Examining Requirements

At our meeting with Prof Benoit today for possible applications of our project, it was suggested that we look into infra-sound and pressure sensors.

While these are interesting sensors, their sampling rate requirements of 80Hz or more are problematic.

Initially, we envisioned applications like monitoring of temperature, sampling once every minute at most. Assuming 12 bits per sample, over one week, this works out to 7 days * 24 hours * 60 minutes * 12 = 118kbit~ of data collected. With the SX1262 supporting LoRa speeds of up to 62.5kbit/s, this is easily transferred within a few seconds.

However, sampling (even just one) sensor at 80Hz is almost two orders of magnitude larger than what we planned for!

If we were to consider even just 12 bits per sample again (a higher resolution is likely necessary for audio/pressure), we are looking at 7 days * 24 hours * 3600 seconds * 80 * 12 = 553Mbit~ of data.
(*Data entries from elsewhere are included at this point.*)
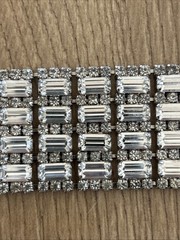 Vtg Wide Rhinestone Bracelet Multiple Rows Baguette & Round Cut Stones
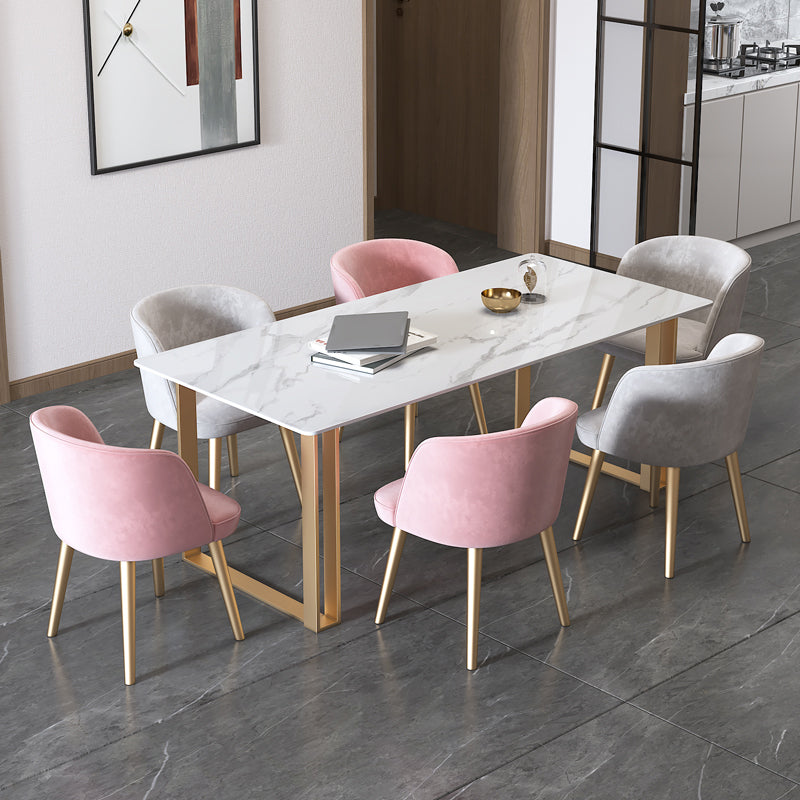Traditionele luxe rechthoekige eettafel gesinterde stenen eettafel met dubbele voetstuk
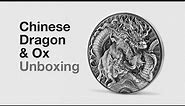 Chinese Dragon & Ox 2 oz Pure Silver Collectible Coin - Unboxing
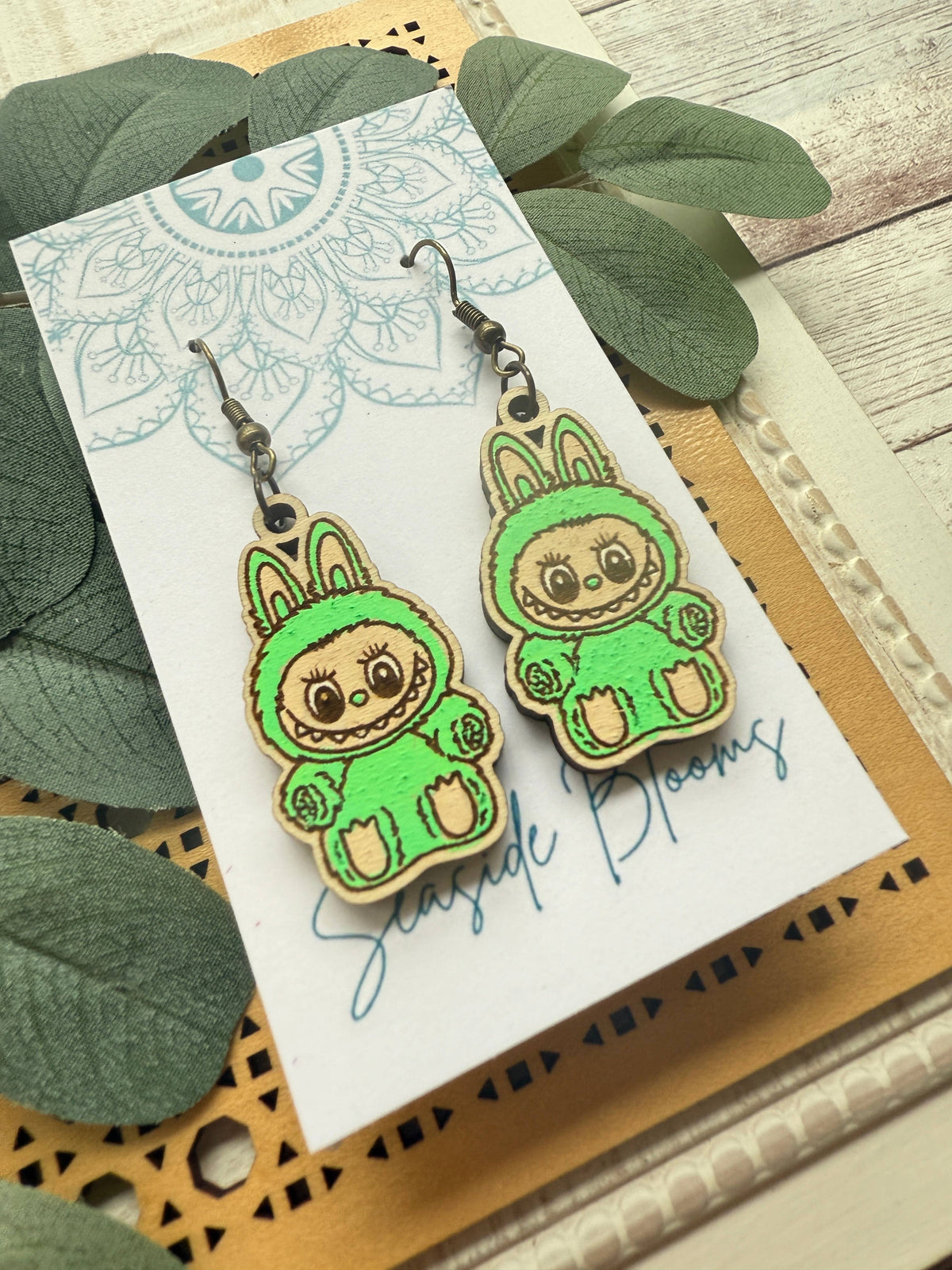 Labubu inspired monster style hand painted  wood earrings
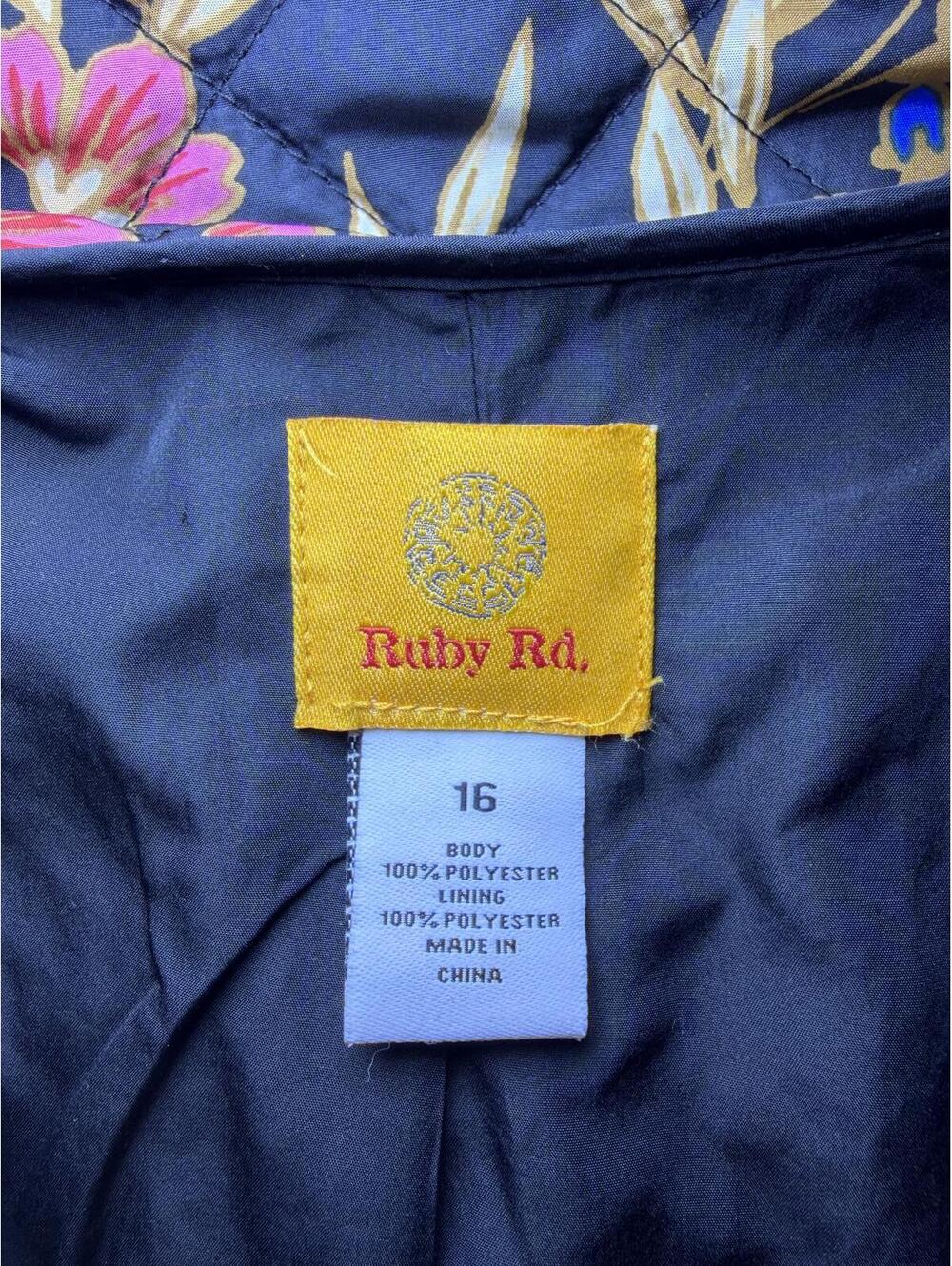 Ruby Rd. Floral Quilted Jacket Black Multicolor Size 16 - Picture 3 of 7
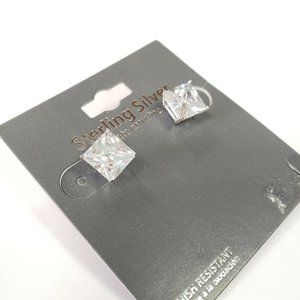 Sterling Silver Square 8MM CZ Earrings Tarnish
Transferring 553Mbit of data at 62.5kbit/s will take over 9000s of continuous transmission. When considering that we could be receiving data from multiple sensors at the same time, together with how far a LoRa signal reaches (and duty cycle limits we should respect), its clear that our existing design cannot scale to this level. We have not even considered protocol overheads for ensuring data integrity.

Alternatives

The next easily accessible protocol that comes to mind is Wi-Fi. We take a close look at the ESP32, a microcontroller from Espressif Systems that comes with a 2.4GHz radio. We have a quite a few options here:

Wi-Fi

Espressif’s documentation claims a maximum in-air throughput of 30Mbit/s over UDP. However, these are lab conditions and real-world performance will likely be lower. We also have to consider the overheads of joining a network.

Raw Packets/ESP-NOW

The ESP32 supports transmitting raw 802.11 packets, which can lead to some interesting possibilities like receiving packets over a distance of kilometres. Our application is slightly different – we cannot carry such a large antenna on a UAV, we don’t need 10km of range, but we do need a higher data transfer rate than what was achieved in the video.

ESP-NOW has been empirically tested to achieve rates of up to 460kb/s, but is assumed to be using the default Wi-Fi bit rate of 1Mbit/s. The bit rate is configurable.

Moving Forward

It is quite clear that LoRa will not support such high data transfer rates. Alternatives like Wi-Fi on a ESP2 will support much higher data transfer rates in theory, but we will still need to benchmark the different options and evaluate whether the theoretical performance is achievable in our setup.